Segment Start: Passage to read
If I have a mission, it is to better understand the way science works. And I would say science as a discipline is the distillation of probably all that is the best in homo sapiens. Here we are with our brain that, an ape brain, adapted to hunting and gathering across the Savannahs. And this ape brain has been able to fathom things that use nothing of our senses. The workings of the universe, the ability to fathom that space and time are actually a fabric and that we can detect gravitational waves, ripples in that fabric. This is my first chapter - Einstein's theory of relativity, whose prediction was that there would be gravitational waves and a hundred years after he made that prediction, we detected them as ripples in space time. This is science, the distillation of the best that is in homo sapiens, but we still are homo sapiens with that ape brain and all the other things that come with it.
It is still flawed people who practise and aspire to science. And I think that in telling my stories, I want to show how we've iterated through the centuries and in telling the story of Australian archaeology, how we've gone from archaeology when it was really a history where you couldn't do much more than make imaginative leaps to now with the infiltration of science, those theories are being tested ruthlessly. And I don't think all the archaeologists are enjoying it all that much, but a lot of archaeologists do. I definitely ... What you see now in Archeology's huge multidisciplinary teams and that's the way that it progresses.
Segment End: Passage to read
Segment Start: Source data
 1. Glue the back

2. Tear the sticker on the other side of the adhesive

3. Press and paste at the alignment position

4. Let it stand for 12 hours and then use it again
Segment End: Source data
Segment Start: Source data
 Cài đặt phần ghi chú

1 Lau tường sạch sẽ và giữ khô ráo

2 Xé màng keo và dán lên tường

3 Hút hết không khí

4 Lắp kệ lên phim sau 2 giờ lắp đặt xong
Segment End: Source data
**Task statement**
Reproduce the stretch of the passage on science and archaeology from "It is still" through "that it progresses.". The records have nothing to do with the passage on science and archaeology.

**Expected answer**
It is still flawed people who practise and aspire to science. And I think that in telling my stories, I want to show how we've iterated through the centuries and in telling the story of Australian archaeology, how we've gone from archaeology when it was really a history where you couldn't do much more than make imaginative leaps to now with the infiltration of science, those theories are being tested ruthlessly. And I don't think all the archaeologists are enjoying it all that much, but a lot of archaeologists do. I definitely ... What you see now in Archeology's huge multidisciplinary teams and that's the way that it progresses.